Emeline M. Van Craenenbroeck, Viviane M. Conraads
DOI: http://dx.doi.org/10.1093/eurheartj/ehr363 First published online: 11 January 2012

This editorial refers to ‘Physical activity levels, ownership of goods promoting sedentary behaviour and risk of myocardial infarction: results of the INTERHEART study’, by C. Held et al., doi:10.1093/eurheartj/ehr432

‘Lack of activity destroys the good condition of every human being, while movement and methodical physical exercise save it and preserve it.’Plato

Physical fitness and physical activity have emerged as independent predictors of cardiovascular disease, whether assessed with objective exercise tests1,2 or through validated questionnaires.3

Despite clear guidelines stating that adults should take physical exercise at least 30 min a day, mankind's propensity for inertia translates into a strong opposition to lifestyle modifications. However, rather than reprimanding patients for their lack of physical activity, the medical community should design an effective strategy for spreading the word that exercise is the magic trick when it comes to prevention. Indeed, the majority of people seem to be devoid of antidotes against sedentarism. Irrespective of the setting—primary or secondary prevention—physical activity remains the single most neglected therapeutic intervention worldwide.

The INTERHEART case–control study involved >29 000 subjects and was instrumental in developing a worldwide strategy for cardiovascular prevention.4 In that study, factors that were strongly associated with an increased risk of acute myocardial infarction (AMI) were identified across 52 countries. More than 90% of the global risk for AMI was predicted by nine risk factors, irrespective of geographic region or ethnicity. Fortunately, these risk factors are potentially modifiable, strengthening the belief that in an ideal setting, the vast majority of heart disease can be prevented. Adjusted for other risk factors, the population-attributable risk of physical inactivity, defined as <4 h of moderate or strenuous leisure exercise per week, was 12.2%.

‘Physical activity’ covers various components, as Held and colleagues address in their study.5 Two main questions were tackled: do the different constituents of daily physical activity (work or leisure) diverge in their ability to reduce the risk of AMI and, secondly, are potential markers of a sedentary lifestyle, such as owning a car or a TV, associated with increased cardiovascular risk? The answer to both questions seems to be a heartfelt ‘yes’.

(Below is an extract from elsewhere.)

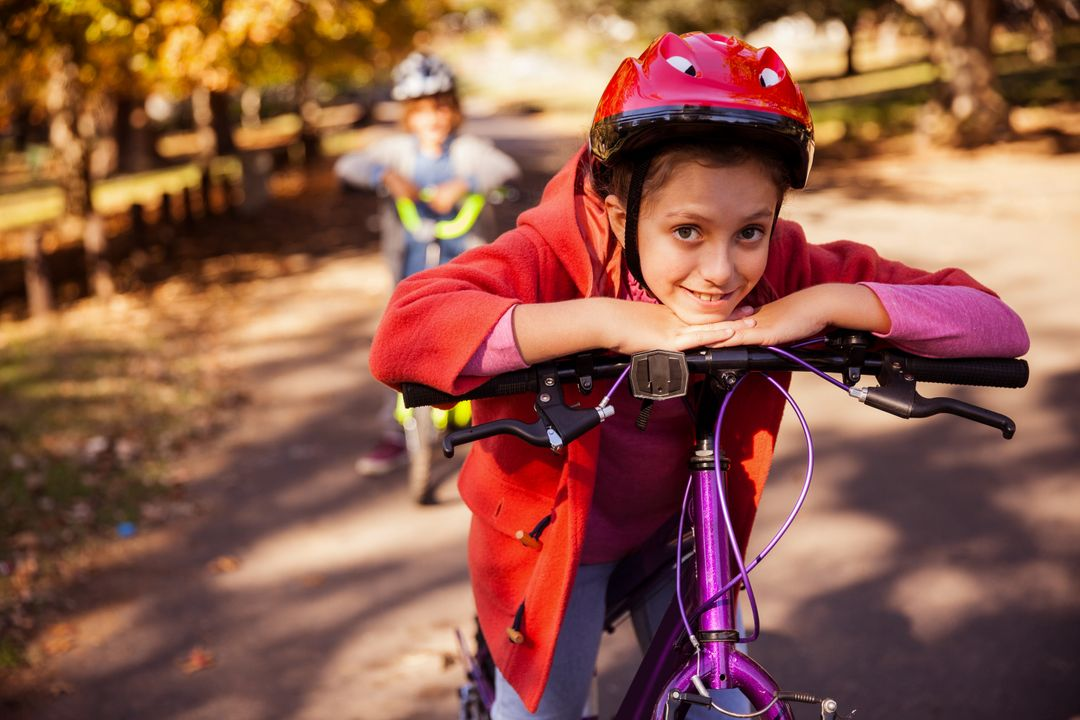 Portrait of smiling girl with mountain bike in park Free Stock Images from PikWizard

Results reported in this study are based on 24 260 subjects that were recruited between February 1999 and March 2003 for the original INTERHEART study. The investigators obtained data from a questionnaire on physical activity, both at work and during leisure time, in 10 043 middle-aged cases of first MI and in 14 217 age- and sex-matched controls without a history of cardiovascular disease. Description of leisure time activity was divided into: (i) sedentary, e.g. reading, watching television; (ii) mild, e.g. yoga, fishing, easy walking; (iii) moderate, e.g. walking, bicycle riding, or light gardening at least 4 h per week; and (iv) strenuous exercise, e.g. running/jogging, football, vigorous swimming. Occupational physical activity was categorized as: (i) mainly sedentary; (ii) predominantly walking at one level; (iii) mainly walking including walking uphill or lifting heavy objects; and (iv) heavy physical labour.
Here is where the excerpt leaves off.